# [Required actions]
• a. In the observability talk text, over which protocol is the OpenTelemetry community discussing pushing profiling data?
• b. Copy word for word the part of the observability talk text that opens with the words containing "Time-series Data for" and closes with "at regular intervals.".
• c. Supply the next part of the observability talk text, continuing from where it stops.

# [Provided text]
========

Log entries are where all of your detailed context stuff is. Distributed trace is starting to tie all these pieces together. With distributed tracing, that’s when you have your span. This method calls this method calls this method. Here’s where the user entered the system. Then here’s the chain of things that happened that are all related to that. You can get some really good end-to-end context of how stuff is flowing through your system, using tracing. What we’re starting to see with tracing, if you’ve followed metrics lately, is you’re getting the notion of exemplars that show up in metrics. You’re starting to see span IDs or something showing up in your log entry. You’re starting to get the mythical universal correlation IDs that we wanted back in the 2000s. You’re actually now starting to see it with the advent of a distributed trace. Especially since we are starting now at the gateway to say, “There’s not a span ID here. Let me attach one.” Then we have better semantics for when the parent span is, where child spans are, how you establish and maintain those relationships. Which means you can now leave those breadcrumbs in all of these other pieces, in your metrics and your log entries, which can help you chain everything together. It’s a really good story.

The piece that’s not on here, obviously, if you are used to doing performance is profiling data. Profiling data is a different animal altogether, in terms of how you turn it on, how you gather data, where it goes after that. Interestingly, we are starting to have some conversations in the OpenTelemetry space about whether or not you can push profiling data over the OTLP protocol too, for example. If you had the case where in your cloud, pick your runtime in the cloud, if you had profiling enabled, would you be able to send that profiling data wherever it needs to go? We’re also starting to play with, from a Java application perspective. We’re starting to talk about, can we have libraries like Micrometer, for example, pick some metrics up from JFR (Java Flight Recorder) traces, rather than having to produce it themselves. Can JFR emit data itself and send it along? We’re just at the nascent beginning of how things like that where JFR is profiling data. How we can integrate JFR into these observability systems as we otherwise have them so that we can take advantage of the richer data that the Java flight recorder has, from a performance perspective. It’s not quite what we’re going to be talking about in this talk, but the big picture is there, and how we tie all these things together. It’s an evolving space. If you’re interested in that, just join the OpenTelemetry community. It’s a very open space. They have all their community documents out there. There’s one for each language. If you prefer Golang, there’s a community for you. If you like Java, there’s a community for you.

Time-series Data for Metrics

With metrics, as opposed to older school application performance metrics spaces, we’re working with time-series data. I’m going to use Prometheus mostly in this example, but other observability providers that are working with time-series data, they might have you do the aggregation in different ways. You’re still generally working with the time-series data and with time-series datastores. What we’re talking about there is just a string key, and one numeric value. The trick with this numeric value is how you identify it, how you aggregate it, what you do with it later, but you’re still taking one measurement with one identifier. That’s the general gist. They keep getting appended right to the end of the series. That’s how these series grow. It’s just you keep adding to the end over time. Theoretically speaking, you want these gathered at regular intervals.

========

# [Stored data]
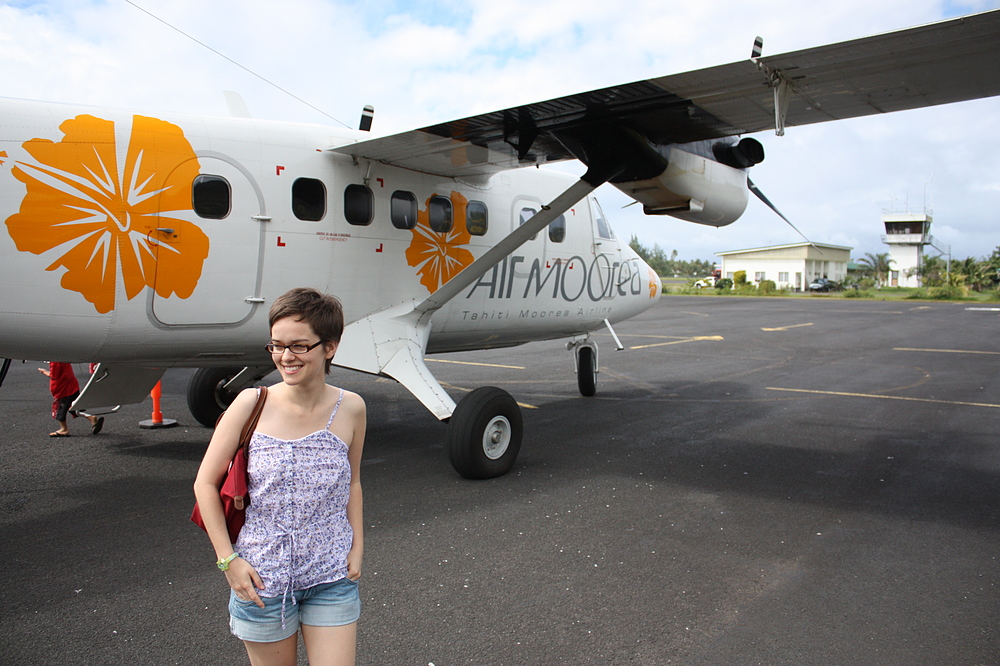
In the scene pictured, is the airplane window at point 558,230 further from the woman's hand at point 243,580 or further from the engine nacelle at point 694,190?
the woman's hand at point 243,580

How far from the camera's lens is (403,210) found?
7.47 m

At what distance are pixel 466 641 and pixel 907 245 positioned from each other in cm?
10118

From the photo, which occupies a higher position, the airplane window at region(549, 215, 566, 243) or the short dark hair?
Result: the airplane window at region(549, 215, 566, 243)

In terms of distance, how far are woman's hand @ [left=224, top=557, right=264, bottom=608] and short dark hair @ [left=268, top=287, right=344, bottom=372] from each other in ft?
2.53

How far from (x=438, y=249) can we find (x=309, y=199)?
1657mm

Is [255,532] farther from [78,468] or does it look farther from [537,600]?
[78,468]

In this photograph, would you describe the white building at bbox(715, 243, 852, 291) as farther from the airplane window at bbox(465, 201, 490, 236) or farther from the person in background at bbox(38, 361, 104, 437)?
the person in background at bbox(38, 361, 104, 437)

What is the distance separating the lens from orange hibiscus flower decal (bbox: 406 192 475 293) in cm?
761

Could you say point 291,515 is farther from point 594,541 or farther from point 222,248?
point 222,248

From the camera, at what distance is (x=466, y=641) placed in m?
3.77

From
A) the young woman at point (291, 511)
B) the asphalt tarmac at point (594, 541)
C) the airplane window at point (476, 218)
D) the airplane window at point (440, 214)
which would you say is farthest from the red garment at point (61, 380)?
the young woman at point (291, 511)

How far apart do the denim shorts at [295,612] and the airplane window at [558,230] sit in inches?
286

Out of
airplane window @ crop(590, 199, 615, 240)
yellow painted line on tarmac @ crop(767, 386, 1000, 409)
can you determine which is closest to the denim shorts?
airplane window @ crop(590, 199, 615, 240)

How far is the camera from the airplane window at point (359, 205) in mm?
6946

========

# [Responses by item number]
• a. The OTLP protocol.

• b.
Time-series Data for Metrics

With metrics, as opposed to older school application performance metrics spaces, we’re working with time-series data. I’m going to use Prometheus mostly in this example, but other observability providers that are working with time-series data, they might have you do the aggregation in different ways. You’re still generally working with the time-series data and with time-series datastores. What we’re talking about there is just a string key, and one numeric value. The trick with this numeric value is how you identify it, how you aggregate it, what you do with it later, but you’re still taking one measurement with one identifier. That’s the general gist. They keep getting appended right to the end of the series. That’s how these series grow. It’s just you keep adding to the end over time. Theoretically speaking, you want these gathered at regular intervals.

• c.
The way I think about this is based on my own experience, as a young person. I spent two summers in the quality control office of a manufacturing plant. My dad’s company was a third-tier supplier in the automotive world. I was in the quality control office and I was measuring parts. That was my summer intern job. You would have a lot, basically. It’s like a big bin of raw materials that would be a big bin of parts that would then go to the next supplier in the chain. They would take every 100, every 50, I don’t remember the interval. I just remember measuring a lot of parts. I don’t know how often they were grabbing them from the line. The general gist was fixed cadence every x parts, you pick one off, it goes into me and I measure it. The general premise was, you watch the measurements and the tolerances will start to drift, and you get to a point you’re like, time to change the drill bit or whatever the tool is, because it’s getting worn out. You’re watching the numbers to start seeing where they drift so that you catch when you’re at a tolerance before you start making parts that are bad.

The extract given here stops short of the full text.